What you will do :: Write out the material exactly, leaving every picture behind.

--- start Record extracts ---

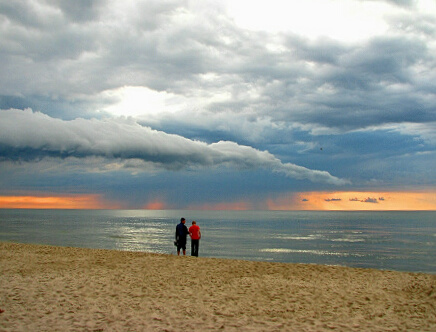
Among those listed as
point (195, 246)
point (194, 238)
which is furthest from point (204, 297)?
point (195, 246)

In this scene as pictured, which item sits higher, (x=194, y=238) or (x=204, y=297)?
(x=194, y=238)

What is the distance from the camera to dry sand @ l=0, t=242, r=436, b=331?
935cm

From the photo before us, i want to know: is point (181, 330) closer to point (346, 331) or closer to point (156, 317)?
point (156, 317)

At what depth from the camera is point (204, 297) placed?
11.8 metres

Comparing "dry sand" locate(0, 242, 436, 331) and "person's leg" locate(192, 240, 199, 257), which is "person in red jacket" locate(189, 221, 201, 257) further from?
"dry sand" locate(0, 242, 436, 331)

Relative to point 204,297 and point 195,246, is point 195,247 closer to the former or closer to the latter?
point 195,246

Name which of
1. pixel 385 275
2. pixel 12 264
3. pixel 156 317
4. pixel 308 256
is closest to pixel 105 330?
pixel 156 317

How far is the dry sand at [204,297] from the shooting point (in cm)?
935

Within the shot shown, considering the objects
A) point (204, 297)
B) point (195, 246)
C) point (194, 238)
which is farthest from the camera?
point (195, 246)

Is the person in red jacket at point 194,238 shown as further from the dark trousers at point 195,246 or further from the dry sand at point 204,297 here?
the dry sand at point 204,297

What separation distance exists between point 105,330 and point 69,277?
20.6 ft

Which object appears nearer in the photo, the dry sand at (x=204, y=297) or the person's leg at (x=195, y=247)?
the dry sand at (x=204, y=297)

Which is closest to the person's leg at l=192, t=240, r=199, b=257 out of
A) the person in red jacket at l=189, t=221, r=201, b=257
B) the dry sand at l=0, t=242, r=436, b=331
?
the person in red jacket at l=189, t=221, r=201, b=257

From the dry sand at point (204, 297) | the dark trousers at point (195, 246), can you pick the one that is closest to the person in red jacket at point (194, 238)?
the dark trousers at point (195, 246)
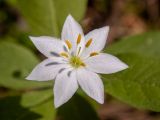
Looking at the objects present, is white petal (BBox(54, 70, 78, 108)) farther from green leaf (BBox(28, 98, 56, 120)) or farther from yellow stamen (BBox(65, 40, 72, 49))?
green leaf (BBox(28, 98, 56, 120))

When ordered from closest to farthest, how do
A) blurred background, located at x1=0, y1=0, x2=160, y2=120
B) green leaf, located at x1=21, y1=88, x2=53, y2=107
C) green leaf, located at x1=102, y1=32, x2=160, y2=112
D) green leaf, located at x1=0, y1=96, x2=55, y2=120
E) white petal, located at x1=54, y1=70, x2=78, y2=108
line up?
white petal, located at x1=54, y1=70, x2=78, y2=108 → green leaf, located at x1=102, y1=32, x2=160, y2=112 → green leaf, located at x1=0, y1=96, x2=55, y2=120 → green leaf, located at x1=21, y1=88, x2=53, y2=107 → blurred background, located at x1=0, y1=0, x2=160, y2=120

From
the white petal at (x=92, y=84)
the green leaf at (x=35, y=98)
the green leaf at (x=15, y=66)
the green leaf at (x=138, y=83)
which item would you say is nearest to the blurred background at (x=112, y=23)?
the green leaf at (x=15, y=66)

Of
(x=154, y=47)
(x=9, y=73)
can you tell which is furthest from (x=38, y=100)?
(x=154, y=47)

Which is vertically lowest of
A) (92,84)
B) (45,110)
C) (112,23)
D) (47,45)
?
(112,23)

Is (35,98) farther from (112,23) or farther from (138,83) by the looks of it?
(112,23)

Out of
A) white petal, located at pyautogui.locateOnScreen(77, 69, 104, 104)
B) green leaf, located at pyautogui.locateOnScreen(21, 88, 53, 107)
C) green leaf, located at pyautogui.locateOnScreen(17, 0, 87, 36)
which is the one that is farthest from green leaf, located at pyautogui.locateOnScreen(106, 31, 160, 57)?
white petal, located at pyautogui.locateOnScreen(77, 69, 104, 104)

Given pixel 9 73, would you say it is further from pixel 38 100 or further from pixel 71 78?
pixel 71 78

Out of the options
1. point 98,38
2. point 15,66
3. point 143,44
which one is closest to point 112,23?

--- end Record extracts ---

Task answer ::
Among those listed as
point (195, 246)
point (194, 238)
which is furthest from point (204, 297)?
point (195, 246)

In this scene as pictured, which item sits higher, (x=194, y=238) or (x=204, y=297)?
(x=194, y=238)

What is the distance from the camera to dry sand @ l=0, t=242, r=436, b=331?
935cm

From the photo before us, i want to know: is point (181, 330) closer to point (346, 331) or closer to point (156, 317)?
point (156, 317)

At what depth from the camera is point (204, 297) placed?
11.8 metres

Comparing "dry sand" locate(0, 242, 436, 331) and "person's leg" locate(192, 240, 199, 257), which is "person in red jacket" locate(189, 221, 201, 257) further from?
"dry sand" locate(0, 242, 436, 331)

Relative to point 204,297 and point 195,246, is point 195,247 closer to the former or closer to the latter?
point 195,246

Name which of
1. pixel 385 275
2. pixel 12 264
3. pixel 156 317
4. pixel 308 256
is closest to pixel 105 330?
pixel 156 317

How far is the dry sand at [204,297] from the shooting point (in cm)?
935

Within the shot shown, considering the objects
A) point (204, 297)
B) point (195, 246)
C) point (194, 238)
which is farthest from the camera?
point (195, 246)

Is the person in red jacket at point 194,238 shown as further from the dark trousers at point 195,246 or further from the dry sand at point 204,297 here?
the dry sand at point 204,297

What separation distance exists between point 105,330 and point 69,277?
20.6 ft

Which object appears nearer in the photo, the dry sand at (x=204, y=297) or the person's leg at (x=195, y=247)?
the dry sand at (x=204, y=297)

Which is closest to the person's leg at l=192, t=240, r=199, b=257 out of
A) the person in red jacket at l=189, t=221, r=201, b=257
B) the dry sand at l=0, t=242, r=436, b=331
?
the person in red jacket at l=189, t=221, r=201, b=257

From the dry sand at point (204, 297) | the dark trousers at point (195, 246), can you pick the one that is closest to the person in red jacket at point (194, 238)?
the dark trousers at point (195, 246)
Looking at the objects present, is white petal (BBox(54, 70, 78, 108)) farther from green leaf (BBox(28, 98, 56, 120)) or farther from yellow stamen (BBox(65, 40, 72, 49))?
green leaf (BBox(28, 98, 56, 120))

When ordered from closest to farthest, how do
A) blurred background, located at x1=0, y1=0, x2=160, y2=120
B) green leaf, located at x1=21, y1=88, x2=53, y2=107
C) green leaf, located at x1=102, y1=32, x2=160, y2=112
D) green leaf, located at x1=0, y1=96, x2=55, y2=120
E) white petal, located at x1=54, y1=70, x2=78, y2=108
line up?
white petal, located at x1=54, y1=70, x2=78, y2=108 → green leaf, located at x1=102, y1=32, x2=160, y2=112 → green leaf, located at x1=0, y1=96, x2=55, y2=120 → green leaf, located at x1=21, y1=88, x2=53, y2=107 → blurred background, located at x1=0, y1=0, x2=160, y2=120

From
the white petal at (x=92, y=84)
the green leaf at (x=35, y=98)
the green leaf at (x=15, y=66)
the green leaf at (x=138, y=83)
which item would you say is nearest to the blurred background at (x=112, y=23)?
the green leaf at (x=15, y=66)

Of
(x=154, y=47)
(x=9, y=73)
can you tell which is furthest from (x=38, y=100)?
(x=154, y=47)

Which is vertically lowest of
A) (92,84)
B) (45,110)
C) (112,23)
D) (47,45)
?
(112,23)

Is (35,98) farther from (112,23) or farther from (138,83) by the looks of it?
(112,23)

Out of
A) white petal, located at pyautogui.locateOnScreen(77, 69, 104, 104)
B) green leaf, located at pyautogui.locateOnScreen(21, 88, 53, 107)
C) green leaf, located at pyautogui.locateOnScreen(17, 0, 87, 36)
which is the one that is farthest from green leaf, located at pyautogui.locateOnScreen(106, 31, 160, 57)?
white petal, located at pyautogui.locateOnScreen(77, 69, 104, 104)

Given pixel 9 73, would you say it is further from pixel 38 100 or further from pixel 71 78?
pixel 71 78

Out of the options
1. point 98,38
2. point 15,66
3. point 143,44
which one is closest to point 112,23?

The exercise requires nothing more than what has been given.